Gaia Bottà

Rightscorp e il ransomware della pirateria

L'azienda che vuole agire da braccio armato a favore dell'industria dei contenuti torna a proporre una soluzione radicale: ottenere la collaborazione degli ISP per impedire la navigazione a chi viola il copyright

Roma - Nota per la spregiudicatezza con cui offre ai detentori dei diritti protezione e compensazioni, Rightscorp intende perseguire la propria missione con una soluzione automatizzata e dissuasiva nei confronti di chi venga colto ad abusare del diritto d'autore in Rete: impedire la navigazione a coloro che ignorino le notifiche di violazione e i solleciti di pagamento dei risarcimenti.

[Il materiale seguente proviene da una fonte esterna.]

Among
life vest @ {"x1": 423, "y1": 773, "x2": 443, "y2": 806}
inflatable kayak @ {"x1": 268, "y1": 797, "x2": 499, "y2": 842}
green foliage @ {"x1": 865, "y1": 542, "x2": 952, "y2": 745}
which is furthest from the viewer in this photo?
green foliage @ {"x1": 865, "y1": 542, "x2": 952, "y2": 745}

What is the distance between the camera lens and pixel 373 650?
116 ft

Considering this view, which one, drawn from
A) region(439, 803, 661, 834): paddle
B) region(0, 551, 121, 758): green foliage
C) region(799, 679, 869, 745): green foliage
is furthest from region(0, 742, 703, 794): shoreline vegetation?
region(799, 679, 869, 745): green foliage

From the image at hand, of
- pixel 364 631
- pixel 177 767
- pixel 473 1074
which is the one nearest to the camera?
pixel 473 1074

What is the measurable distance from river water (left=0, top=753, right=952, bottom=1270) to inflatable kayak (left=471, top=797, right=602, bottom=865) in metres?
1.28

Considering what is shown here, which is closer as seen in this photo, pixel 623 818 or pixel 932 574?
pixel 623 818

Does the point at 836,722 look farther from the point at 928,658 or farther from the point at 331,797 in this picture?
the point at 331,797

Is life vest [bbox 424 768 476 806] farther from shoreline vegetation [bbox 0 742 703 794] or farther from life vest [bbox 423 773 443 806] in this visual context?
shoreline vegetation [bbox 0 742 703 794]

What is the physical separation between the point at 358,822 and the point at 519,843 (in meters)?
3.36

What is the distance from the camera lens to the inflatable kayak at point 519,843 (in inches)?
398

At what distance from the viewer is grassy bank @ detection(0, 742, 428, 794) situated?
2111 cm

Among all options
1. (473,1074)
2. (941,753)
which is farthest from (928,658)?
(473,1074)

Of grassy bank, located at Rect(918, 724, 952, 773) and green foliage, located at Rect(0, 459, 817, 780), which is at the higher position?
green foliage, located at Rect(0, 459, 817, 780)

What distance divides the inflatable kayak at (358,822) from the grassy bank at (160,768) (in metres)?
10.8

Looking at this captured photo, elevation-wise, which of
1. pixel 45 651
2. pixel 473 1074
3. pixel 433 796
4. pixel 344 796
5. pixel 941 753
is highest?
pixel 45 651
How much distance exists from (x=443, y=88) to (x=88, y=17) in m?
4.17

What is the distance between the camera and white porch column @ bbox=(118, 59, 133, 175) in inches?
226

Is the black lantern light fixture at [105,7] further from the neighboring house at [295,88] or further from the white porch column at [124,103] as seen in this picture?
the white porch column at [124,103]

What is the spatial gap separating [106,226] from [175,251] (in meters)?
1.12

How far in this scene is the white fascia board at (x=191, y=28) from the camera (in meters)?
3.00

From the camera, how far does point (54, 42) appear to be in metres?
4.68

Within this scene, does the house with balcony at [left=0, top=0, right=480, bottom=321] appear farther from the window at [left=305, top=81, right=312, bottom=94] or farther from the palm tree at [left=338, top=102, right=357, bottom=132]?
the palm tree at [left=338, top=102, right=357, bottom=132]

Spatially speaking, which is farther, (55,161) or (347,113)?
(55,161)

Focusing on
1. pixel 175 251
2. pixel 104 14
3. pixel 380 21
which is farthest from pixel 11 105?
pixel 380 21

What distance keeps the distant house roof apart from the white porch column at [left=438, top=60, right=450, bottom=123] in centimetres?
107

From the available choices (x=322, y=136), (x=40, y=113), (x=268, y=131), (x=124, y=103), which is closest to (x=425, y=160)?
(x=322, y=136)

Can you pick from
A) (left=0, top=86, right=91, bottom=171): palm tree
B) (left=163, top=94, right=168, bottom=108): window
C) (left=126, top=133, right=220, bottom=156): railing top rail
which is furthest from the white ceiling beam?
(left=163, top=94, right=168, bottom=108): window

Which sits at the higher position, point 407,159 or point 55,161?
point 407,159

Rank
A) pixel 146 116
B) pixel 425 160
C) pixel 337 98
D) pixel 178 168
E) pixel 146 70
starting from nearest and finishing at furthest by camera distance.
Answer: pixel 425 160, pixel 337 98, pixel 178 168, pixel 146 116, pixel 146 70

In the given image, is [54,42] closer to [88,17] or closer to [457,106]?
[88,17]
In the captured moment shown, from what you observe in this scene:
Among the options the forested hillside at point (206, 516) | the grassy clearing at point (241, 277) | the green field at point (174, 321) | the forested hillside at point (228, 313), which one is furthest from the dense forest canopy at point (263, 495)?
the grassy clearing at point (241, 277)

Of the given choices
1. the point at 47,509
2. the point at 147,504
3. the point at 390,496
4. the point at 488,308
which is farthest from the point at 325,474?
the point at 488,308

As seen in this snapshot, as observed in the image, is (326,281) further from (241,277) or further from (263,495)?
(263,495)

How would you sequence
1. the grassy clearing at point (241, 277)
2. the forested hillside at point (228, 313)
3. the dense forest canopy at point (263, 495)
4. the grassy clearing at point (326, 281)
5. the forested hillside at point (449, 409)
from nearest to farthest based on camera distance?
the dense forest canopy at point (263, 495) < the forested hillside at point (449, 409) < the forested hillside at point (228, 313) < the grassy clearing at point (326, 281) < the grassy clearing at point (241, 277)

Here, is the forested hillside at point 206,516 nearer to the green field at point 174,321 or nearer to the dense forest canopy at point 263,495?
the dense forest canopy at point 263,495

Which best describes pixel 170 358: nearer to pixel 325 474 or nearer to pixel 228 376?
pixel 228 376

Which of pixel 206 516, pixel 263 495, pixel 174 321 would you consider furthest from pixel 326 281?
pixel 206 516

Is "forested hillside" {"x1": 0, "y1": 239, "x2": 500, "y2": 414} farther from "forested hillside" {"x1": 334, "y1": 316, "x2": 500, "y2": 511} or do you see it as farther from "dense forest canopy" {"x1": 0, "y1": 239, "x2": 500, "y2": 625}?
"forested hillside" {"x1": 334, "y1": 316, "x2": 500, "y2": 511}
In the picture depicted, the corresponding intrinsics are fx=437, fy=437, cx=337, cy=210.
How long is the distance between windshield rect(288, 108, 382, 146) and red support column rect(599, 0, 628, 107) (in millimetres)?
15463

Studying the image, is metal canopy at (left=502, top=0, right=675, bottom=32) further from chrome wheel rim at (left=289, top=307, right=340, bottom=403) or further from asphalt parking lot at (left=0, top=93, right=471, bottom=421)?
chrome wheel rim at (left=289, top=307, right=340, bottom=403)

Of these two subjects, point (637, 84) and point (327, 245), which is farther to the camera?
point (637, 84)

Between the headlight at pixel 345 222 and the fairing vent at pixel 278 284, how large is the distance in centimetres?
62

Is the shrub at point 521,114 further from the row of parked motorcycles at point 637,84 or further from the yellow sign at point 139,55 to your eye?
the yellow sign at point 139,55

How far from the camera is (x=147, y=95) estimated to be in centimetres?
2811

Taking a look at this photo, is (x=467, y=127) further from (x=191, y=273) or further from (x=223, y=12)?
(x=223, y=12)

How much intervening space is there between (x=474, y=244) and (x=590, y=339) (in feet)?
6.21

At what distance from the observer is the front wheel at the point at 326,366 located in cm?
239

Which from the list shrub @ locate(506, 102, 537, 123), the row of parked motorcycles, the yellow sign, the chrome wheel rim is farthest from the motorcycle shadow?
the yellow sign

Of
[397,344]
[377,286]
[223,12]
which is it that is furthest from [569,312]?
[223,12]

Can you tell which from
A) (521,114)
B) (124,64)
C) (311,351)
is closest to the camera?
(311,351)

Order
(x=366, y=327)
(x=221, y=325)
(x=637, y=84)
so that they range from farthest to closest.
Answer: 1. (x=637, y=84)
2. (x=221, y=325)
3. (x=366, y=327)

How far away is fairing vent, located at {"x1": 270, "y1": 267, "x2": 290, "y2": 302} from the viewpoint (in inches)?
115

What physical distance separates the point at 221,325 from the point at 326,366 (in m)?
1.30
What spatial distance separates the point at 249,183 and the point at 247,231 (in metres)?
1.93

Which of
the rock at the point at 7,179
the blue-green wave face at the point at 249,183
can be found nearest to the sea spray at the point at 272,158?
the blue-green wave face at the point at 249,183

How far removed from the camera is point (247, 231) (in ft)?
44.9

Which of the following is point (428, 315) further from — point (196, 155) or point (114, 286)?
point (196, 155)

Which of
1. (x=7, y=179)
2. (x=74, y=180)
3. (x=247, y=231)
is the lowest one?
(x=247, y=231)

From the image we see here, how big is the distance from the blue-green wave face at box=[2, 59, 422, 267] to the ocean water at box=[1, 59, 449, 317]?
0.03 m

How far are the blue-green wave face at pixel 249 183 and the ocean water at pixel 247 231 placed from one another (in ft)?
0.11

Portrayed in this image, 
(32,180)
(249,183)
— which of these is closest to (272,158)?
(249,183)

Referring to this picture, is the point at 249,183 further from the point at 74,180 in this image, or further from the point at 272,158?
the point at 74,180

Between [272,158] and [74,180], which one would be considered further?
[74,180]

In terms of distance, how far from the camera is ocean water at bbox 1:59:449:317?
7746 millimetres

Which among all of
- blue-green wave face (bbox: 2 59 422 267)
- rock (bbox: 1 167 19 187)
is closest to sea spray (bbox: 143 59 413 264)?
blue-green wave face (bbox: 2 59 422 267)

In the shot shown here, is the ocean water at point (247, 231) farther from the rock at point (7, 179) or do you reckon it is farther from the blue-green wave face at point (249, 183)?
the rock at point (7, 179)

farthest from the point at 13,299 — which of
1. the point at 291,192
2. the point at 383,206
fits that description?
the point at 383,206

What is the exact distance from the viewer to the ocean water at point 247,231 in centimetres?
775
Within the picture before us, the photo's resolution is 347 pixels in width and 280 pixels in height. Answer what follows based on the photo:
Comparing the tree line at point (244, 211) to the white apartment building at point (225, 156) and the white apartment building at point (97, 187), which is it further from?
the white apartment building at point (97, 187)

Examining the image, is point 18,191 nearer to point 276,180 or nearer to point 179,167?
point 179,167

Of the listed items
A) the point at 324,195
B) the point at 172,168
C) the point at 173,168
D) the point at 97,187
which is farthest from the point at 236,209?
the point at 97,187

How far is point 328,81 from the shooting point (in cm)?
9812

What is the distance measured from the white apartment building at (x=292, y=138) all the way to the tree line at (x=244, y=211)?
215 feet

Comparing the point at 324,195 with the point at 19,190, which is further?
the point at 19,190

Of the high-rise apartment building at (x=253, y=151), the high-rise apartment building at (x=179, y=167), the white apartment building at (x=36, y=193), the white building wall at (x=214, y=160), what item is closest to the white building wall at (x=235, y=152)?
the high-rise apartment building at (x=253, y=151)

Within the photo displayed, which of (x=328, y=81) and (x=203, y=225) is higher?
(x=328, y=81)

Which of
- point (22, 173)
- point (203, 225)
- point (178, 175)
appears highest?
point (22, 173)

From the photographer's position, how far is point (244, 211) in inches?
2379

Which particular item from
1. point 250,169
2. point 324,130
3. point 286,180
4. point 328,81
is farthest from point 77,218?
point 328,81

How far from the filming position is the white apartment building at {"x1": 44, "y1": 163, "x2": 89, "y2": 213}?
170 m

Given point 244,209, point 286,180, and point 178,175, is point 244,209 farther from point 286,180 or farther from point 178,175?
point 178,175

Il sistema, definito Scalable Copyright, si propone da anni come una "tecnologia di nuova generazione" sulla base della quale è possibile interagire con i cittadini della Rete con la mediazione del browser, recapitando loro notifiche di avvenuta violazione ad opera dell'indirizzo IP loro assegnato. Notifiche che si possono scansare con un clic fino al raggiungimento di "un dato numero e un dato periodo di tempo", per poi assumere la forma di un blocco che impedisce la navigazione a meno che non si proceda al pagamento della somma richiesta per chiudere il procedimento.

Se nel 2013 Rightscorp riferiva di aver avviato delle trattative con i fornitori di connettività per mettere in azione questo sistema, prevedendo di implementarlo entro la prima metà del 2014, ora la mancata collaborazione degli ISP viene chiamata in causa come origine dei propri insuccessi finanziari.
Ma Rightscorp sostiene di poter coinvolgere i fornitori di connettività in questo meccanismo per tenere in ostaggio gli utenti Internet: la leva per ottenere la loro collaborazione sarebbe rappresentata dalla responsabilità indiretta che peserebbe sull'ISP che sia stato informato delle violazioni commesse da un suo utente. Il contenzioso in corso tra l'ISP statunitense Cox e la casa discografica BMG Rights Management LLC verte proprio su questa responsabilità e sulle deroghe previste per i fornitori di connettività, ed appare ancora lontano da una conclusione.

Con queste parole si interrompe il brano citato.